The COVID-19 pandemic provided an inflection point for AI that resulted in speeding the adoption of this transformational technology. When the world first felt the tremor of a global health emergency, governments and central banks rallied to avert a financial crisis that was predicted to be worse than the 2008 meltdown. Overnight, banks began cutting interest rates near zero, most of the loans repayment deadlines were extended, injecting liquidity into the system for seamless cash flows, with quantitative easing allowing central banks to buy government bonds or other financial assets. However, this was not a long term solution to maintain economic balance. Hence, major industry experts and financial institutions turned to harness AI technologies to discover ways to counter this, thus kicking it into a hyperactive state.

How AI can Help?

The major causes of any financial crisis can be studied from the existing historical data. Some of these include imprudent mortgage lending, lack of transparency and accountability in mortgage finance, housing bubble, unsteady financial flows, shadow banking system, deregulatory legislation, failure of risk management systems, credit default swaps (CDS), over-the-counter derivatives and so on. AI and data analytics can help us have a better understanding of where risk occurs in the business and use financial data to identify critical trends in revenue and expenditures. By collecting market trends data such as stock prices, trades, and demand AI can forecast rise or freefall of shares in the stock market, providing investors an optimal window for investment and instances they need to avoid to prevent losses.

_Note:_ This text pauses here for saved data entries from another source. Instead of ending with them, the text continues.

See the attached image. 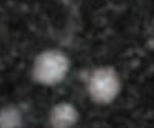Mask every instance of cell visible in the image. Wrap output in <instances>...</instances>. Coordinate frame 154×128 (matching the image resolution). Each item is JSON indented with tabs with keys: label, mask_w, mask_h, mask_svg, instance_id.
<instances>
[{
	"label": "cell",
	"mask_w": 154,
	"mask_h": 128,
	"mask_svg": "<svg viewBox=\"0 0 154 128\" xmlns=\"http://www.w3.org/2000/svg\"><path fill=\"white\" fill-rule=\"evenodd\" d=\"M69 57L60 49H43L32 62L31 77L43 86H56L65 80L69 73Z\"/></svg>",
	"instance_id": "obj_1"
},
{
	"label": "cell",
	"mask_w": 154,
	"mask_h": 128,
	"mask_svg": "<svg viewBox=\"0 0 154 128\" xmlns=\"http://www.w3.org/2000/svg\"><path fill=\"white\" fill-rule=\"evenodd\" d=\"M122 82L117 71L111 67H99L93 70L86 80V91L97 105H109L117 99Z\"/></svg>",
	"instance_id": "obj_2"
},
{
	"label": "cell",
	"mask_w": 154,
	"mask_h": 128,
	"mask_svg": "<svg viewBox=\"0 0 154 128\" xmlns=\"http://www.w3.org/2000/svg\"><path fill=\"white\" fill-rule=\"evenodd\" d=\"M51 128H74L79 122V110L69 102H59L48 114Z\"/></svg>",
	"instance_id": "obj_3"
},
{
	"label": "cell",
	"mask_w": 154,
	"mask_h": 128,
	"mask_svg": "<svg viewBox=\"0 0 154 128\" xmlns=\"http://www.w3.org/2000/svg\"><path fill=\"white\" fill-rule=\"evenodd\" d=\"M20 113L14 107H6L0 110V128H19Z\"/></svg>",
	"instance_id": "obj_4"
}]
</instances>
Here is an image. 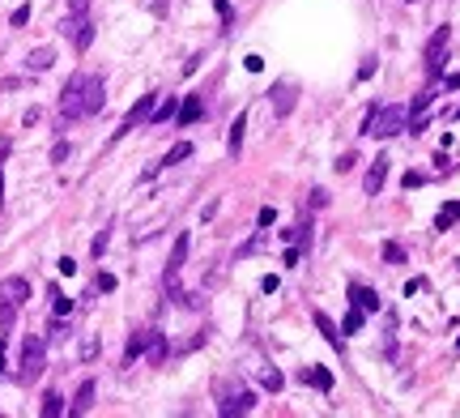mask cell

AI can also help in making recommendations of loan and credit offerings to suitable candidates based on the data collected. AI, subset machine learning can help in monitoring digital footprints, income, and social media activities of people who apply for loans. In doing so, machine learning algorithms can provide accurate credit scores. This can help banks and other financial institutions to determine who will be able to repay their debts and who won't. Lastly, it can also help with decision-making for financial advisory services.

Uptake

While AI is undoubtedly future for the finance industry and can play a crucial role in preventing the next financial crisis (like that of 2008, or earlier), it is currently in a juvenile state. However, with repeated training of machine learning models and careful programming, it will soon be a possibility and an indispensable asset. COVID-19 is just an instigator here.